* **GIVEN REQUEST**:
Return exactly the span of lines that opens with the line containing "From (x=49, y=133)" and closes with the last line of the data, inclusive.

* **Records from a collection**:

────────

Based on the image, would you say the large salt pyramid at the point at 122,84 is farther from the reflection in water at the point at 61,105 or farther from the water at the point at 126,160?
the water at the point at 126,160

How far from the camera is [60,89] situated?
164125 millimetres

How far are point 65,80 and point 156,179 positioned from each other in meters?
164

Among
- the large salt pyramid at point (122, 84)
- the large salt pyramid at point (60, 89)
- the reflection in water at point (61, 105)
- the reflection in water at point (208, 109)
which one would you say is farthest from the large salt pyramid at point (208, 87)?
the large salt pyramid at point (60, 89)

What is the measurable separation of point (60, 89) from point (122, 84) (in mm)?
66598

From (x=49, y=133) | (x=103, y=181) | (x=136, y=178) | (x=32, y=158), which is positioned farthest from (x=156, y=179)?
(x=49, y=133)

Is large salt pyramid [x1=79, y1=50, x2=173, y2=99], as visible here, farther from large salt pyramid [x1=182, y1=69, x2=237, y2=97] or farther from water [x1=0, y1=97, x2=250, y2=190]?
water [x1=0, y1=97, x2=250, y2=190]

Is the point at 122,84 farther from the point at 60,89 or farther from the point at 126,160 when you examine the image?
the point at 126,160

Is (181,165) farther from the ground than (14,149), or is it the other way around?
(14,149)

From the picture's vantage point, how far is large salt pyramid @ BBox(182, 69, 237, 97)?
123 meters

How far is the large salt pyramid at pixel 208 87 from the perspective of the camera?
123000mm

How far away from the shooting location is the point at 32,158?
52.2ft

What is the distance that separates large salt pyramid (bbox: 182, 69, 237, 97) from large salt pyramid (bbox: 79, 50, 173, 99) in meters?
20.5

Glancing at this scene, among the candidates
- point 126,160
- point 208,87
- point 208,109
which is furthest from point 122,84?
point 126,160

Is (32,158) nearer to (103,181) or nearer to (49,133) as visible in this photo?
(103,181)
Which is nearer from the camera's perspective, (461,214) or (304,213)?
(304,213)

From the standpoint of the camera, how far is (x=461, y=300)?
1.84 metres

────────

* **ANSWER TO THE PROBLEM**:
From (x=49, y=133) | (x=103, y=181) | (x=136, y=178) | (x=32, y=158), which is positioned farthest from (x=156, y=179)?
(x=49, y=133)

Is large salt pyramid [x1=79, y1=50, x2=173, y2=99], as visible here, farther from large salt pyramid [x1=182, y1=69, x2=237, y2=97] or farther from water [x1=0, y1=97, x2=250, y2=190]?
water [x1=0, y1=97, x2=250, y2=190]

Is the point at 122,84 farther from the point at 60,89 or farther from the point at 126,160 when you examine the image?
the point at 126,160

Is (181,165) farther from the ground than (14,149), or is it the other way around?
(14,149)

From the picture's vantage point, how far is large salt pyramid @ BBox(182, 69, 237, 97)?
123 meters

How far is the large salt pyramid at pixel 208 87 from the perspective of the camera?
123000mm

How far away from the shooting location is the point at 32,158?
52.2ft

What is the distance that separates large salt pyramid (bbox: 182, 69, 237, 97) from large salt pyramid (bbox: 79, 50, 173, 99) in meters?
20.5

Glancing at this scene, among the candidates
- point 126,160
- point 208,87
- point 208,109
which is furthest from point 122,84?
point 126,160

Is (32,158) nearer to (103,181) or nearer to (49,133) as visible in this photo?
(103,181)
Which is nearer from the camera's perspective, (461,214) or (304,213)?
(304,213)

From the standpoint of the camera, how far is (x=461, y=300)?
1.84 metres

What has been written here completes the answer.